Me condujeron a un auto patrullero. El capitán Kevin ordenó a 24810 que me esposara.

—¿Es necesario?

—Estamos cumpliendo con el procedimiento, porque si tú coges las gafas que llevas al cuello y nos atacas, ¿qué nos hacemos?

Antes de perderse en su moto, mandó a 24889 a dejarme en el límite de la ciudad: el Punto de control Río Frío. 

Del otro lado de la patrulla, Víctor preguntó:

—¿Tus colegas no te han contado que tirarse en Guantánamo es por gusto? ¿No sabías que esto podía pasar?

—Sí.

—Cómo te digo…sin ofender, como decimos los cubanos…vaya, que eres valiente.

No sabré si lo último lo dijo con sinceridad, o si hacía su papel de policía bueno.
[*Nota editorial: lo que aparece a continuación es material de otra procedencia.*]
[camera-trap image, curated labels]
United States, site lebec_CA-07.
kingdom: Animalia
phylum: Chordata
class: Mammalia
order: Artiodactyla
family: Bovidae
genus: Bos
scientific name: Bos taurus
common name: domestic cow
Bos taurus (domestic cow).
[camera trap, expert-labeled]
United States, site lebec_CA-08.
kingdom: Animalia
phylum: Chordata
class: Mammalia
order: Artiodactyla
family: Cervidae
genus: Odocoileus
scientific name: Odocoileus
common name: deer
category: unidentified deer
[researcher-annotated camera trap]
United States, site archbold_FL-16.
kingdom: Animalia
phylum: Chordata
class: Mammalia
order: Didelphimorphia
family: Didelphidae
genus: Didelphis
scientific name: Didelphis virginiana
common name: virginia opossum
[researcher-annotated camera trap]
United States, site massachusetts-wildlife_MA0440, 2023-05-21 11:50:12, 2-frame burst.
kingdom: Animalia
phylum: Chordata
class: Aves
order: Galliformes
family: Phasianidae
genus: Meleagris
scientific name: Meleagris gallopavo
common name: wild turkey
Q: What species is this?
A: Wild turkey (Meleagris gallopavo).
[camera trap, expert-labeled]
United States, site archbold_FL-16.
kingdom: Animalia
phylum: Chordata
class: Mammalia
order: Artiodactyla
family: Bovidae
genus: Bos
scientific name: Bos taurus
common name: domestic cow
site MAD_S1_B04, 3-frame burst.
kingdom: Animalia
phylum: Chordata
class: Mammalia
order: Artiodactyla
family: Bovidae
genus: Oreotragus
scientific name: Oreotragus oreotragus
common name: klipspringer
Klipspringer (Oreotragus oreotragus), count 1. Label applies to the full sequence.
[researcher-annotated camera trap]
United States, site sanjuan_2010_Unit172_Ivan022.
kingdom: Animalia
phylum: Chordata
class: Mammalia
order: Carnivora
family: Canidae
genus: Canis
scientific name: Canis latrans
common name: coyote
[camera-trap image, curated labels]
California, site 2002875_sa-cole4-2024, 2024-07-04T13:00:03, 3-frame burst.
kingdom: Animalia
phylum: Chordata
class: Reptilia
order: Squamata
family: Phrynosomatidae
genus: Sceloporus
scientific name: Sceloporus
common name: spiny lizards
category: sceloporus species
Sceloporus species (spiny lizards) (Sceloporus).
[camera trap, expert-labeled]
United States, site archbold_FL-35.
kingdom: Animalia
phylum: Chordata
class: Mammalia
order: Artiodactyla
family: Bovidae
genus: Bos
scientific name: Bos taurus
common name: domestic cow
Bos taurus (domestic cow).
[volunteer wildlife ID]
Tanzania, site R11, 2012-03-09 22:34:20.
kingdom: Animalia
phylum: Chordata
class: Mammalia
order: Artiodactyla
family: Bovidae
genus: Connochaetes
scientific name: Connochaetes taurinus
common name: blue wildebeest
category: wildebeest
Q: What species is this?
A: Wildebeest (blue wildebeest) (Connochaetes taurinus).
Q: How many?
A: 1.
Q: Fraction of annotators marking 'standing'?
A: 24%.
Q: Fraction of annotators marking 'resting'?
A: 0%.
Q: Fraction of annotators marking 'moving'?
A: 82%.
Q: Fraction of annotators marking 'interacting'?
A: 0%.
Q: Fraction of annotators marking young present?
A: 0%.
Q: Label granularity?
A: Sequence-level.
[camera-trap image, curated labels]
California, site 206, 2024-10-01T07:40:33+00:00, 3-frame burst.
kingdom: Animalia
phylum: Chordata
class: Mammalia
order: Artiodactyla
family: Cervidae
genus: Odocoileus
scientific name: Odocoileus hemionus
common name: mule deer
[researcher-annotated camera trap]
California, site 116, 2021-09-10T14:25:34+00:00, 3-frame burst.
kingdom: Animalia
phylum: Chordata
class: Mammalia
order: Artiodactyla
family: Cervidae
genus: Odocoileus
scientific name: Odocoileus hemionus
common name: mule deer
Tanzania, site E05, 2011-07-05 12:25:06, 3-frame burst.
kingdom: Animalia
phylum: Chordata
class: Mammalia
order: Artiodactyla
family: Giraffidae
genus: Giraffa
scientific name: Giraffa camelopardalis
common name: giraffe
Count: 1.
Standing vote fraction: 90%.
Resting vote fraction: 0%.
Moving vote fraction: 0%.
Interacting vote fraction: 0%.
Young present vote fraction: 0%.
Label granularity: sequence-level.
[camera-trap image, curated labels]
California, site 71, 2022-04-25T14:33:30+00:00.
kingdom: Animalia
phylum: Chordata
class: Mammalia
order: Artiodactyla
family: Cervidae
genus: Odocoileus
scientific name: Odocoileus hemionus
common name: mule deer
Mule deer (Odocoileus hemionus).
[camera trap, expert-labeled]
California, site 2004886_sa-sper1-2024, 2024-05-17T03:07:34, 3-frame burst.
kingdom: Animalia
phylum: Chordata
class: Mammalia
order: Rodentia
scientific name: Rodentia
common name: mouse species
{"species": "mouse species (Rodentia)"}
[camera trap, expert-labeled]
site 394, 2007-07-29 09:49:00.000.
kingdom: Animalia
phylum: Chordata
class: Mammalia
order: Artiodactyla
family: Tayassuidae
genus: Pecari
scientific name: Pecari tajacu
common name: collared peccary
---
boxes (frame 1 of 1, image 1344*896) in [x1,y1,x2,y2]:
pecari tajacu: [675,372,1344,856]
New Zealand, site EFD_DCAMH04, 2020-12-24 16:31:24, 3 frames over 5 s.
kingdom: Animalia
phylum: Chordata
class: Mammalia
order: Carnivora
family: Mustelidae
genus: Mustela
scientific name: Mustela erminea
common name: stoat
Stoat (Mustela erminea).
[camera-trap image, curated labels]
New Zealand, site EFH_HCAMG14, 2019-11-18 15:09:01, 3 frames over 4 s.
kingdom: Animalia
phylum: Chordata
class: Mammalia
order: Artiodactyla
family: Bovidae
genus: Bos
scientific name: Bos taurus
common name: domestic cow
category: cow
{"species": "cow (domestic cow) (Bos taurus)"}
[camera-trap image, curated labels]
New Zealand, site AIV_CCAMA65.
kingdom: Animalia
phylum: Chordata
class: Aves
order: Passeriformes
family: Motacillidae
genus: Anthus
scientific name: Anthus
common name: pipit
Entré en un patrullero copilotado por una mujer que chequeaba mi carné de identidad y me escaneaba continuamente, como si la foto huyera del plástico. A mi lado, en el asiento de atrás, iban una jovencísima policía que no abrió la boca, y Víctor. 

Con cada bache de la carretera mi espalda caía sobre las muñecas y los dientes de las esposas se cerraban más aún. Víctor se esforzaba por hacer placentero mi traslado, o quizá en sacarme algo de información en el tiempo extra.

—Bueno, y esta mañana, cuando te llamé al celular en la terminal, ¿sabías que éramos nosotros?

—Sí, Víctor, tienen que mejorar eso —dije con sorna, y Víctor hizo una mueca.

—Tú sabes que te nos escapaste en la terminal porque según el perfil tuyo que teníamos, pensamos que ibas a venir más formal… me refiero, vestido más formal.

Nunca fui tan feliz de que alguien quedara cegado por el estereotipo.

—Lo que no entiendo es como pasaste por Río Frío sin que te pararan.

—¡Ah!, pero no te puedo contar, Víctor, o pierde la gracia —dije, mientras me preguntaba a mí mismo cómo rayos lo había logrado.

—Tienes que haberte bajado antes del Punto de control y montado en una máquina después —tanteó.

En Río Frío me sacaron las esposas y fui entregado bajo custodia a dos policías. 

—Ojalá hubieras podido quedarte para los carnavales —dijo Víctor antes de dejarme y salir a toda velocidad en la patrulla.

Un señor muy flaco y de civil que estaba en la garita preguntó a los policías por qué me habían llevado ahí. Le dijeron que no sabían, que eso era cosa de la Seguridad, que ellos solo debían montarme en el primer transporte a donde fuera.

Cuando le conté al señor que yo era periodista, uno de los guardias, que no podía sacarse una sonrisa de la cara, le dijo al otro:

—Este fue al que nos mandaron a detener acá en la mañana, a las 9 y pico.

—¿Y cómo pasaste, chamaco? –se interesó el otro.

Antes de que pudiera regodearme, Sonrisita teorizó:

—Casi a las 10 de la mañana pasó una guagua Viazul de Santiago de Cuba, esa la paramos y te subiste tú. Ahí mismo pasó un camión particular, y lo paré yo para revisar; y en eso pasó una tercera, una Viazul de La Habana, pero ya nosotros estábamos arriba. En esa pasó el chamaco.

Todo adquirió sentido.

—Mijo, acá hay leyes para todo lo que uno puede hacer. Y el periodismo por cuenta propia es ilegal —dijo el anciano, poco interesado en el enigma del día.

—Maestro, pero no todo lo legal es legítimo y no todo lo legítimo es legal.

Tuve de vuelta una mirada vacía.

—Me explico. La esclavitud era legal en el siglo XIX, pero era inmoral, ilegítima, porque podías disponer de la libertad y la vida de otro ser humano a tu antojo.

—Eso es mentira.

—¿Qué cosa?

—Que la esclavitud era legal.

—Eso nunca fue legal —secundó Sonrisita al anciano, y abandonó la posta.

Llegados a este punto, un cansancio de siglos me robó el aliento.